**Exercise**
Rewrite the material with every "nearest" changed to "closest" and nothing else altered, and leave out the pictures.

**Provided information**
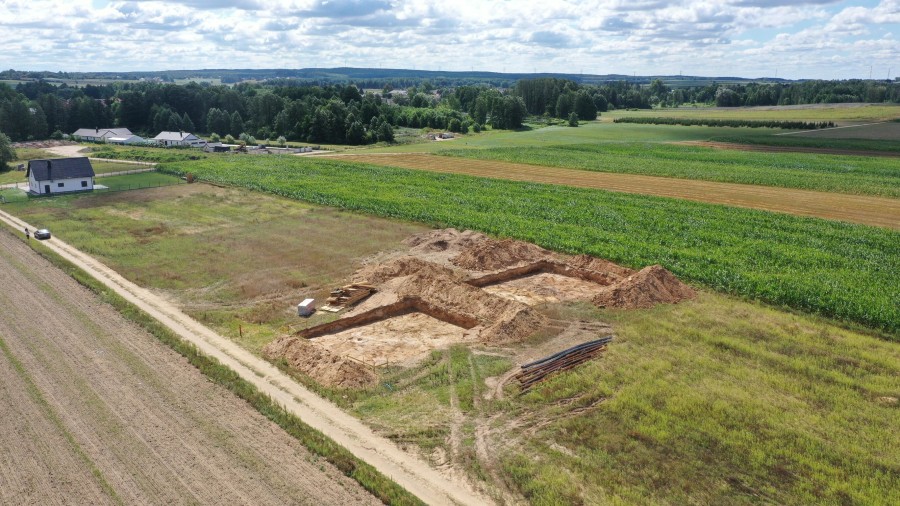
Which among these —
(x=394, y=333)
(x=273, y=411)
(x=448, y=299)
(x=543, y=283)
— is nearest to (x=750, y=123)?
(x=543, y=283)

**Correct response**
Which among these —
(x=394, y=333)
(x=273, y=411)
(x=448, y=299)
(x=543, y=283)
— is closest to (x=750, y=123)?
(x=543, y=283)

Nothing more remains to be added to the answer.